Biology: Creeping buttercup overwinters as a rosette or seed. In the spring, overwintered rosettes produce new leaves, and seeds may germinate. Horizontal creeping stems (stolons) develop from leaf axils. Stolons root at the nodes to form new rosettes that are genetically identical to the parent. Stolon development continues throughout the summer, but by late summer or early fall, the stolons connecting parent and daughter rosettes wither. Because of this growth habit, creeping buttercup can rapidly spread to form large patches.

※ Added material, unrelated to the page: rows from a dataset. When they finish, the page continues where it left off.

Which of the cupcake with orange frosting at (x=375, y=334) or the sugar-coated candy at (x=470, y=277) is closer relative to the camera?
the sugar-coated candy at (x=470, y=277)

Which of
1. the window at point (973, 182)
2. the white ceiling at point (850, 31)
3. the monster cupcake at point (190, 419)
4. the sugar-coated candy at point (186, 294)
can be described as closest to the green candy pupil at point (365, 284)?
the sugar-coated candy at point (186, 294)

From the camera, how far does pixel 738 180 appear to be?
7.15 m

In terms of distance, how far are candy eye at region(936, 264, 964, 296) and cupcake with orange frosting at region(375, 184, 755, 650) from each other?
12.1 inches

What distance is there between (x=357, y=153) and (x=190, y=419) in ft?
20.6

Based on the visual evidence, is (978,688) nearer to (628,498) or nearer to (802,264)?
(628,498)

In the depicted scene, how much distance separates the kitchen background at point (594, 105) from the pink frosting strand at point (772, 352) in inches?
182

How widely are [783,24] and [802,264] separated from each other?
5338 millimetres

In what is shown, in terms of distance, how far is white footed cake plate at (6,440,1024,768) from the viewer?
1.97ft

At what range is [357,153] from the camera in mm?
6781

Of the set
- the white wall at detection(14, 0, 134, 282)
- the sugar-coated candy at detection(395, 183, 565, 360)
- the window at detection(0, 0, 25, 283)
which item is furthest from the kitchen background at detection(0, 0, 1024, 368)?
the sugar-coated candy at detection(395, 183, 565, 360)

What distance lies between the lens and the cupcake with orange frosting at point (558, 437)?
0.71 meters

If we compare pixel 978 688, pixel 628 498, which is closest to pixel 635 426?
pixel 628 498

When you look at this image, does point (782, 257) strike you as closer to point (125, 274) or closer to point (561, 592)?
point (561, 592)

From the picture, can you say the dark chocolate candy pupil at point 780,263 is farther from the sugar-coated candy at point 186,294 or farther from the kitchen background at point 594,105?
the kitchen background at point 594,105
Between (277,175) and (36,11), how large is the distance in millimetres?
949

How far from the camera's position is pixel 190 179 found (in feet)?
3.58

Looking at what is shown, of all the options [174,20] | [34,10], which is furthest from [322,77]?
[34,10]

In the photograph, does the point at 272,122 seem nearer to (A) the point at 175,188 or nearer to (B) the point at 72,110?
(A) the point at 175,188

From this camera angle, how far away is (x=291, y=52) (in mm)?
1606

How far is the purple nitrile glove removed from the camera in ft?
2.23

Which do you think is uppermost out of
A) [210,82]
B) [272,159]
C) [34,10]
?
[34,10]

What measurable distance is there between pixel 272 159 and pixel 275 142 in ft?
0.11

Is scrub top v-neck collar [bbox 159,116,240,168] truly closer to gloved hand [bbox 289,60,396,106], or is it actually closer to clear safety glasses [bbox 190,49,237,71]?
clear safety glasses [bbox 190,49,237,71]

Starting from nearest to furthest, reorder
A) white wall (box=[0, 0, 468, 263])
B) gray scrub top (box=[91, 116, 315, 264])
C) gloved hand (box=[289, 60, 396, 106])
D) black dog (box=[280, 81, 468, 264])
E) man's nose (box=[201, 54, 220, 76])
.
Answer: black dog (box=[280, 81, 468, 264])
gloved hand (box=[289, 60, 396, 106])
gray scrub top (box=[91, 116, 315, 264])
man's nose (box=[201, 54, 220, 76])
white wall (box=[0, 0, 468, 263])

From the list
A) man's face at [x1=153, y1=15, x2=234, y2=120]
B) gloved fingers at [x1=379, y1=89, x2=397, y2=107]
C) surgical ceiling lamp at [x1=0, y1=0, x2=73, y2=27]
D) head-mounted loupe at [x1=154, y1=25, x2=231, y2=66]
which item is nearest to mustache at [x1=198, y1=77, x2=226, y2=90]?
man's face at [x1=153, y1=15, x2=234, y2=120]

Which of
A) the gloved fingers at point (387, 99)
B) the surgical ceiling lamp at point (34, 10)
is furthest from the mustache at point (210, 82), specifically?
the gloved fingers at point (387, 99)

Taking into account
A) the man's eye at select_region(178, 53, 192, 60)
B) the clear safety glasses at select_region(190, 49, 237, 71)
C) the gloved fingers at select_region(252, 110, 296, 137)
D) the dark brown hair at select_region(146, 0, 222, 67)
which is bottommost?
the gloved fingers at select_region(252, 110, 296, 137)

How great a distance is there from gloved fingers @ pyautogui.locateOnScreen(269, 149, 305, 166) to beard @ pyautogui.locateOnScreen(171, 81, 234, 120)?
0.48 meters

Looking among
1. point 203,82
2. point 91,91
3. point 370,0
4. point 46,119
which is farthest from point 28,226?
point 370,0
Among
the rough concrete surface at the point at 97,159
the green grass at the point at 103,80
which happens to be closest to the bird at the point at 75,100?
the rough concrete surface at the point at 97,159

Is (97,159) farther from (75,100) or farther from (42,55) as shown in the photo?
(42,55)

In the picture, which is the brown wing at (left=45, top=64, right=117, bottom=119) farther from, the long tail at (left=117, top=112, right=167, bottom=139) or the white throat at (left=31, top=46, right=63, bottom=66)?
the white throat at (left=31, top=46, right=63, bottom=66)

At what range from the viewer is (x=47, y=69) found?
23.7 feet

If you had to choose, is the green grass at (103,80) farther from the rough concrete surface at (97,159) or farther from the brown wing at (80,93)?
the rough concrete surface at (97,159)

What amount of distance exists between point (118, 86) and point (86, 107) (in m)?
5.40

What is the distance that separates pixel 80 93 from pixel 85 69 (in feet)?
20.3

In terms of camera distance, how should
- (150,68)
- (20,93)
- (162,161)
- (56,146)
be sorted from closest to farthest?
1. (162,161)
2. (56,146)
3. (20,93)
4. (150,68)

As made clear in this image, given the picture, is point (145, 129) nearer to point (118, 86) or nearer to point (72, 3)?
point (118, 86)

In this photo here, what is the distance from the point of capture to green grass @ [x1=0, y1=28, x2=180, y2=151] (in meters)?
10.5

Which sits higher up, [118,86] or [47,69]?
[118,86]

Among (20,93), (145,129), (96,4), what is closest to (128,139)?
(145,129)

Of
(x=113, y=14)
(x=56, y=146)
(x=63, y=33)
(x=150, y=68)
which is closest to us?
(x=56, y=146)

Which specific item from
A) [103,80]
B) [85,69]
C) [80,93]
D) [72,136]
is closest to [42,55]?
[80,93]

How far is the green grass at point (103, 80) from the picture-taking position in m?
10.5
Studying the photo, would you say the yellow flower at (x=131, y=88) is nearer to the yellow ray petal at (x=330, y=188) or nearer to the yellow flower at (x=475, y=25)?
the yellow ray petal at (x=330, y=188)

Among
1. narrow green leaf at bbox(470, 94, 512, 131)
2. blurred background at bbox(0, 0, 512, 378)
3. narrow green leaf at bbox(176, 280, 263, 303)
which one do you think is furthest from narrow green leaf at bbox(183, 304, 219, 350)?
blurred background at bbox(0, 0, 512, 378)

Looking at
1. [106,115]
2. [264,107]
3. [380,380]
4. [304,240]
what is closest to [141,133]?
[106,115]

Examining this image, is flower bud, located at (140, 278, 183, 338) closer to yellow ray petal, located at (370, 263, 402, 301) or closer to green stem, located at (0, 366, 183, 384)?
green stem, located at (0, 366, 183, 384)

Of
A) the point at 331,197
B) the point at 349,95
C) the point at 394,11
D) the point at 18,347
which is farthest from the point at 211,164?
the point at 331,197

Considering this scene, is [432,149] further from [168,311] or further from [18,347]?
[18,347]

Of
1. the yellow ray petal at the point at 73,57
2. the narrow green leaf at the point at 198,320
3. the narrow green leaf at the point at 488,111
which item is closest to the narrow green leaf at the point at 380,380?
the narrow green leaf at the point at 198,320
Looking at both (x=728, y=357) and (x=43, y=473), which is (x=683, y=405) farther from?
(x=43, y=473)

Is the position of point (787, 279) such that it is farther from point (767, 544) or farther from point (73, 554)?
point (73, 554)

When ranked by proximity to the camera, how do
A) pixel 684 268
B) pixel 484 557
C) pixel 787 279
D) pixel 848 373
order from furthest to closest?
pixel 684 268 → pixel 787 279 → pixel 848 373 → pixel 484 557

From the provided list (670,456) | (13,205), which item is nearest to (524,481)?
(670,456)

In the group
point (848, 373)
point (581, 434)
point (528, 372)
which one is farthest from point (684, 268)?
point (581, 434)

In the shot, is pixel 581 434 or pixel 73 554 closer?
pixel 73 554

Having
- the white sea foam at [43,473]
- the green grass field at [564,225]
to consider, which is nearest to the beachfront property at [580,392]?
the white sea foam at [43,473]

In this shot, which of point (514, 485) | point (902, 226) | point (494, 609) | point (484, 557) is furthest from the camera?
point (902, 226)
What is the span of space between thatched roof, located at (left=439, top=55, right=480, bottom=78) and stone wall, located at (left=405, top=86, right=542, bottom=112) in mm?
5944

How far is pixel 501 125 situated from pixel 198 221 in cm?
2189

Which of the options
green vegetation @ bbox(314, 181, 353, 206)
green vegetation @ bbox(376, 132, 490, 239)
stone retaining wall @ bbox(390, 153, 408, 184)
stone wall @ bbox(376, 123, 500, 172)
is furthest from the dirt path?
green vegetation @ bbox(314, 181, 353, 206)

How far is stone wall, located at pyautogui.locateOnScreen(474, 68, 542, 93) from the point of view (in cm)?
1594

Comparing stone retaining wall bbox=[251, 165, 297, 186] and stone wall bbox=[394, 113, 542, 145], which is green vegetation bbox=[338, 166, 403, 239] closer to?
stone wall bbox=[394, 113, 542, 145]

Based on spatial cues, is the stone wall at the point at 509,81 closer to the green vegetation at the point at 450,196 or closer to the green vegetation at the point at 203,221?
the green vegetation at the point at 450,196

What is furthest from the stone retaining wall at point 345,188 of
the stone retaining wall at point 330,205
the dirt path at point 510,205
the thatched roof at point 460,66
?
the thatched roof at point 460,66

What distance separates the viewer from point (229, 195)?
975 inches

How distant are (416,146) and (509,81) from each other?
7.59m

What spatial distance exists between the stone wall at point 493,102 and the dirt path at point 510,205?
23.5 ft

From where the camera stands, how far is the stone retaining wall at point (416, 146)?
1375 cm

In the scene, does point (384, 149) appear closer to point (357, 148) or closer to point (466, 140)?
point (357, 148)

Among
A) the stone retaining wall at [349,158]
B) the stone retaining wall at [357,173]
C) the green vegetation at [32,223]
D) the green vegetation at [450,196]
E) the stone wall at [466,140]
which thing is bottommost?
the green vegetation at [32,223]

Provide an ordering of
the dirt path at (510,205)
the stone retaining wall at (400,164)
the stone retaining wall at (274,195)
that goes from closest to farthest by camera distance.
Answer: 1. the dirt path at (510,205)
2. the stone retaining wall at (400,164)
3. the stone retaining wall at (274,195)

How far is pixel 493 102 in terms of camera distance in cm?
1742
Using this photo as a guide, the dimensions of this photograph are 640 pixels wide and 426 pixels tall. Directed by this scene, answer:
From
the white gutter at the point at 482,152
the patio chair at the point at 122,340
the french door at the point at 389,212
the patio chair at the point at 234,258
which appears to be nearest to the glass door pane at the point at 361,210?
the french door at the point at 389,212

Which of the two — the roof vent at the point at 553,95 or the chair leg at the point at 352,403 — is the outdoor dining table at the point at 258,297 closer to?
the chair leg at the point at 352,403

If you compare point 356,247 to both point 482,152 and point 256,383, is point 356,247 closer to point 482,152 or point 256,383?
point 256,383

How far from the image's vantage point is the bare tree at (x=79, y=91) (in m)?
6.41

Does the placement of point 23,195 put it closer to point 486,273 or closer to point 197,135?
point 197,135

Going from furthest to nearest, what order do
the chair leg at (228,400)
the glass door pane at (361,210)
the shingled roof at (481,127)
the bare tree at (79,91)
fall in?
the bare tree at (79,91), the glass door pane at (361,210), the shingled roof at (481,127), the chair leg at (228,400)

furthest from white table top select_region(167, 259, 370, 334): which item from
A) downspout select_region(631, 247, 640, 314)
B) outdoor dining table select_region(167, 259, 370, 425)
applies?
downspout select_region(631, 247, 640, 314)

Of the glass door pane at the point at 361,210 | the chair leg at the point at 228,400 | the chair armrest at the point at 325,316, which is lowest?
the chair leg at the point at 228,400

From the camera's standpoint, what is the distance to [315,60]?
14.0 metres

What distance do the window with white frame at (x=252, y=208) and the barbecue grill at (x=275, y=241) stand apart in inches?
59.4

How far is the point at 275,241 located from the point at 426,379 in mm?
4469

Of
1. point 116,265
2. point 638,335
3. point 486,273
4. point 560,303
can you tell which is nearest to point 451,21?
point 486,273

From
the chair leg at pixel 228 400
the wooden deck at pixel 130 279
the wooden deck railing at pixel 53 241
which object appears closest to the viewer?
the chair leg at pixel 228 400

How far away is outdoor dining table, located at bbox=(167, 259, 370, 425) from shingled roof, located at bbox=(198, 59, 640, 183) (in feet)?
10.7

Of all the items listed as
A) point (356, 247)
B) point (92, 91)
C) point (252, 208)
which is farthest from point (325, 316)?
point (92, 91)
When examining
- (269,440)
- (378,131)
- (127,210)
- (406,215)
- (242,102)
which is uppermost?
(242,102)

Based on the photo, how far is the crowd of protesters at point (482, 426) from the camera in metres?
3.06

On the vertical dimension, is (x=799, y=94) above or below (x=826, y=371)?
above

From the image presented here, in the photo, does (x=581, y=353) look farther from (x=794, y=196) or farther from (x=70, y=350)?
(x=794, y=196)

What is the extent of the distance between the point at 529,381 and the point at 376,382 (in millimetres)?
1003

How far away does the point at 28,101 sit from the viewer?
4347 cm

Flowering occurs from April to August. One to five glossy, golden yellow flowers are produced on an erect flower stem. Flowers are pollinated by a wide variety of insects, and 20 to 50 single-seeded fruits are produced in a spherical seed head. These seeds are spread by wind, birds, rodents and humans. Seeds can remain viable in the seedbank for several years and tend to be highly dormant, with only a few seeds germinating in a given spring.

Because of its low growth form, creeping buttercup escapes control by mowing. However, established plants can be controlled by repeated tillage. This species persists in no-till and perennial crops such as strawberry and asparagus. Its growth habit and flowering pattern resemble that of strawberry, a crop in which it is particularly troublesome.
 


Toxicity: Creeping buttercup contains a bitter, irritating oil called protoanemonin that is toxic to grazing livestock (especially cattle). Toxicity varies with plant age, growing conditions, and freshness of foliage. The toxic oil is released when fresh leaves and stems are grazed, causing irritation to the skin and the lining of the mouth and digestive tract. In severe cases, gastric irritation progresses to paralysis, convulsions, and death. Because the fresh foliage of creeping buttercup is distasteful, animals tend to avoid it if better forage is available. The toxic oil evaporates quickly, so hay containing dried buttercup foliage is not harmful.
 

Facts and Folklore:
  • The common name 'buttercup' was derived from the golden yellow color of the flower.

  • The common name 'crowfoot' refers to the resemblance of the leaf to a large bird’s foot.

  • The genus name, Ranunculus, means 'little frog', and likely refers to the plant's affinity for bogs and other moist places.